## Lista de tarefas
1. Segundo o texto sobre a ilha de Marlon Brando, em que ano o ator comprou Tetiaroa?
2. Enumere todos os anos mencionados no texto sobre a ilha de Marlon Brando, pela ordem em que aparecem.
3. Prossiga o texto sobre a ilha de Marlon Brando a partir da última frase apresentada.

## Texto apresentado
§ §
Na Ilha de Marlon Brando


Tetiaroa, na Polinésia Francesa, propriedade de Marlon Brando, será o cenário de um novo hotel. «The Brando», a única estância turística da ilha, abrirá no fim de 2012, pelo que se prevê, depois de vários adiamentos. A construtora manteve negociações com o ator, durante vários anos, com o objetivo de colaborar num projeto com preocupações ambientais. Foi a esta ilha que Lawrence Grobel o foi entrevistar em 1978. Marlon Brando insistia em falar com o jornalista sobre a luta dos índios, mas Grobel conseguiu que ele respondesse a outras questões, tentando tirar a máscara a um dos maiores atores de sempre.

Antigamente, brincavam lá os reis do Tahiti. Hoje, Tetiaroa está desabitada – só lá vive o filho de Marlon Brando, Teihotu. O ator comprou Tetiaroa em 1965, depois de ter ficado cativado pela sua paisagem, enquanto filmava Revolta na Bounty. A construção desta estância não desrespeita os desejos de Brando, que idealizara um projeto dotado de energia autónoma e materiais naturais. Será também praticamente invisível a partir do mar, para não destruir a paisagem, que continua idílica como nos tempos em que o ator lá vivia ao estilo de um eremita. A ilha situa-se 26 milhas a Norte do Tahiti e continua a possuir um ecossistema extraordinário. Foram realizados estudos ambientais para não perturbar a sua fauna e flora. O próprio Brando desenvolvia projetos ambientalistas na ilha, tendo salvo a espécie de tartarugas marinhas que ainda a habita. Povoada de raras aves indígenas, Tetiaroa permanece única como o seu proprietário. “Podia abri-la ao turismo e ganhar um milhão de dólares, mas para quê estragá-la”, disse o ator. Umas férias neste novo hotel seriam uma proposta que não poderíamos recusar.

Nenhum ator entraria em dez flops e interpretaria, de seguida, aquela que é discutivelmente a maior personagem cinemática de sempre, ‘Don Corleone’, para ganhar o Óscar e o recusar. Brando pediu a uma índia que comparecesse no seu lugar na cerimónia, em protesto pelo tratamento da América para com os nativo-americanos.
§ §
## Os dados
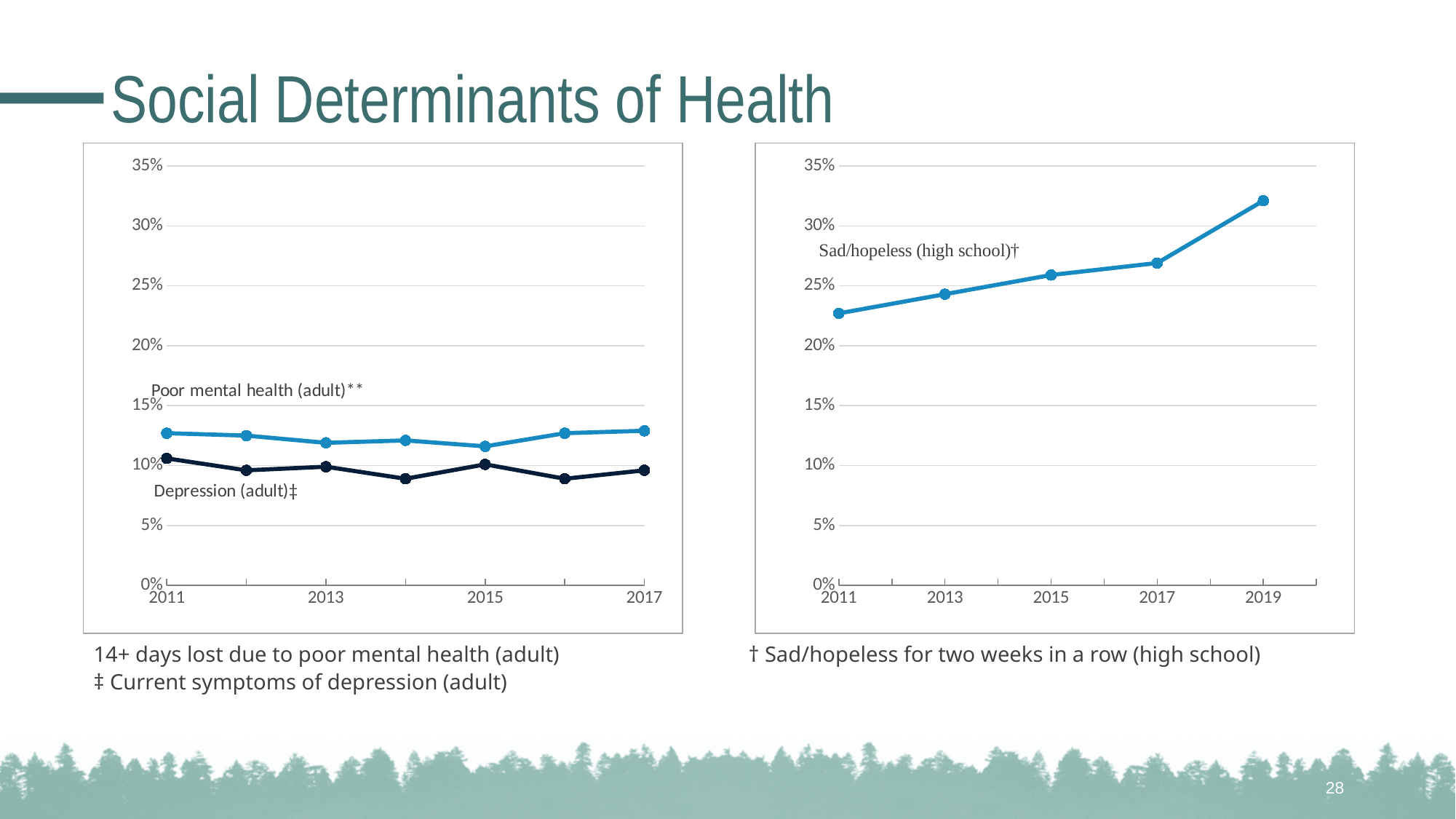
What is the label of the series plotted on the right chart? Sad/hopeless (high school)† On the left chart, which series is higher in 2017, Poor mental health (adult) or Depression (adult)? Poor mental health (adult) How many series are plotted on the left chart? 2 On the right chart, is the value for Sad/hopeless (high school) in 2019 greater or less than 30%? greater What kind of chart is the left chart (Poor mental health / Depression)? line chart On the left chart, is the value for Poor mental health (adult) in 2015 greater or less than 15%? less On the right chart (Sad/hopeless), how many data points are plotted? 5 On the left chart, how many data points does the Poor mental health (adult) line have? 7 On the right chart, is the value for Sad/hopeless (high school) in 2011 greater or less than 25%? less On the right chart, do the Sad/hopeless (high school) values rise or fall from 2011 to 2019? rise On the right chart, which year has the highest Sad/hopeless (high school) value? 2019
§ §
## Resultados do exercício
1. Em 1965.

2. 2012, 1978, 1965

3.
“Tenho vergonha de ser americano e ver compatriotas que têm todo o direito à terra em que vivem, se é que os direitos humanos significam alguma coisa. Havia 10 milhões de índios na época de Colombo, de acordo com a Enciclopédia Britânica. Agora, há cerca de um milhão. Eram donos de todos os EUA; agora, pouco têm. Eram independentes; hoje, nada possuem. Tirámos tudo aos índios e não lhes deixámos nada a não ser memórias. E amargas, ainda por cima.”

RAÇA? HUMANA.

“Safei-me do exército ao ser declarado psiconeurótico. Pensaram que eu era louco. Quando preenchi os impressos, em ‘raça’, escrevi ‘humana’.”

Brando nasceu no Nebraska em 1924, filho de um fabricante de rações e de uma atriz semi-profissional. Era atlético, mas mau aluno. Quis ser padre, quis ser músico, mas só em 1943, quando começou a estudar representação com Stella Adler, descobriu a sua vocação. Desde logo, demonstrou um fascínio por todas as facetas da profissão, desde as perucas à maquilhagem ou sotaques estrangeiros. Era também muito observador e gostava de estudar comportamentos. Tentava puxar a sua mãe alcoólica do marasmo, fazendo diversas imitações. Terá sido aqui que começou o processo doloroso até à profissão de ator. E o motivo pelo qual sempre detestou representar, embora lhe estivesse nas veias.

Era um apaixonado pelo xadrez, era teimoso e tinha um feitio algo excêntrico – possuía um guaxinim de estimação.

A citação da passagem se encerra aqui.